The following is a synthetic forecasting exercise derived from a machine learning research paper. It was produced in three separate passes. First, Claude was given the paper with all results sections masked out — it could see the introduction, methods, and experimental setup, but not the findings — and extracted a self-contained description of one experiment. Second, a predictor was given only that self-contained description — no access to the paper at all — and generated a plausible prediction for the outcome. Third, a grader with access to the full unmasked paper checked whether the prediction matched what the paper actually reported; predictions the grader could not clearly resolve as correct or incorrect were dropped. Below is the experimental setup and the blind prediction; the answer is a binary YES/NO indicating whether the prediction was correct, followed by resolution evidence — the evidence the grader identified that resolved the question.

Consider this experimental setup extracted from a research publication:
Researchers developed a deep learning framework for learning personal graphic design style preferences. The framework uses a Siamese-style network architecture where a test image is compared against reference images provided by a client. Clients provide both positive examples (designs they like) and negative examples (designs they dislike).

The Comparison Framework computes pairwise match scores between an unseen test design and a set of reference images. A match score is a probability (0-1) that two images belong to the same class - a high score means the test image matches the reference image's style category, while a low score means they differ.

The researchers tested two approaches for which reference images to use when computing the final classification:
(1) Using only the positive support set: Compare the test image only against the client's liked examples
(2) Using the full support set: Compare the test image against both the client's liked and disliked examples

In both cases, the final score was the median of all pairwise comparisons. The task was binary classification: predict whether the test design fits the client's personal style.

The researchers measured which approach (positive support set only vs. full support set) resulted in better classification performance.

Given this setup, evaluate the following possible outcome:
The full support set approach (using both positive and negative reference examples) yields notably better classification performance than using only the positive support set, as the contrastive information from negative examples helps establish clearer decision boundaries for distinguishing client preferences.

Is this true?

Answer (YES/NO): NO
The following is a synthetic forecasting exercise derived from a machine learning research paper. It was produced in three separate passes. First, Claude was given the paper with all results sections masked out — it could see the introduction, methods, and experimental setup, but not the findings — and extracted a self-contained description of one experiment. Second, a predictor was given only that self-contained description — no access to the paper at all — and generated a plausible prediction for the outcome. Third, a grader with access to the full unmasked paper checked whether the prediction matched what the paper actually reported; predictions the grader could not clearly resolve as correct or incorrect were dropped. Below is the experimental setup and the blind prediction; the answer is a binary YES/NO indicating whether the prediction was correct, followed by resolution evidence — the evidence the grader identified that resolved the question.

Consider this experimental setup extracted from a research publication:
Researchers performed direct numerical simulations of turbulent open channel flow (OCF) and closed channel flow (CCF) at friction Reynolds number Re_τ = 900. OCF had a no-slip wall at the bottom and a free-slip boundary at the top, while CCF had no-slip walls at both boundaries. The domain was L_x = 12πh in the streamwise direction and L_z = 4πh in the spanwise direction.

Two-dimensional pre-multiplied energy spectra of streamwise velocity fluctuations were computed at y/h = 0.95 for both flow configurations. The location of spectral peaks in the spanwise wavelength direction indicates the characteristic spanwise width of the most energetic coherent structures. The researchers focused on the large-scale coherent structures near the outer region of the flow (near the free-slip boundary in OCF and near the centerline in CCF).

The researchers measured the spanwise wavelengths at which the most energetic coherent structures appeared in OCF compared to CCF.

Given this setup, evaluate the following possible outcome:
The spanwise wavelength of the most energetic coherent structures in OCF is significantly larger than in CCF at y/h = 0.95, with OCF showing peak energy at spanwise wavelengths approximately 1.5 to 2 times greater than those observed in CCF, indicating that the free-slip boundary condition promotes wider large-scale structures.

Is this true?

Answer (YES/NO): YES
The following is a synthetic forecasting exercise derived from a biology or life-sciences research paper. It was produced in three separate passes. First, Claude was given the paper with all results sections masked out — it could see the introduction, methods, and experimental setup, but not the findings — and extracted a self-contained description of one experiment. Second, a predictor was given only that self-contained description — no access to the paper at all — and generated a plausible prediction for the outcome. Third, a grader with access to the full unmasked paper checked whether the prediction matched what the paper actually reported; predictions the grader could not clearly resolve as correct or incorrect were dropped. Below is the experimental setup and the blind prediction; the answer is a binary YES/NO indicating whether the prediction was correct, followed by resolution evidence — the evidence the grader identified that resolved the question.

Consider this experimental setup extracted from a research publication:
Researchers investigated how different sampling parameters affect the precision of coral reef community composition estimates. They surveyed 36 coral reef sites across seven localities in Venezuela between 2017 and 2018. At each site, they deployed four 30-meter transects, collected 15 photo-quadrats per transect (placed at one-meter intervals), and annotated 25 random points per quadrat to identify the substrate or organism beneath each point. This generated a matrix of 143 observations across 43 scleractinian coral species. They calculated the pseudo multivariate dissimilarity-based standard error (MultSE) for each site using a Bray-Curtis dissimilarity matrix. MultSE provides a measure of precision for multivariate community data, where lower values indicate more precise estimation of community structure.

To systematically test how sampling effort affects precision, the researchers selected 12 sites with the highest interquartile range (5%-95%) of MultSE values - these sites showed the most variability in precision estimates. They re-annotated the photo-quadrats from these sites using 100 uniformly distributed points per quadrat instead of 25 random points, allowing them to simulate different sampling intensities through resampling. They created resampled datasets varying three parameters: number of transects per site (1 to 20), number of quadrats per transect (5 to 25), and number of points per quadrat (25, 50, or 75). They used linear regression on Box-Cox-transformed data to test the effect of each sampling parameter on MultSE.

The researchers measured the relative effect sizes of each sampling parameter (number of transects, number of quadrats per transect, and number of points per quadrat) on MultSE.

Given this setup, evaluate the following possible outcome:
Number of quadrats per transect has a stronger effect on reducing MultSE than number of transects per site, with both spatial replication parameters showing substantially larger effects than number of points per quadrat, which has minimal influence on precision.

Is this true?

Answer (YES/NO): NO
★ ★ ★ ★ ★
:: Goal of the exercise ::
Above are the entries. Quote exactly the lines from the one bearing "(2) Using the" through the one bearing "In both cases, the".

:: Response to the task ::
(2) Using the full support set: Compare the test image against both the client's liked and disliked examples

In both cases, the final score was the median of all pairwise comparisons. The task was binary classification: predict whether the test design fits the client's personal style.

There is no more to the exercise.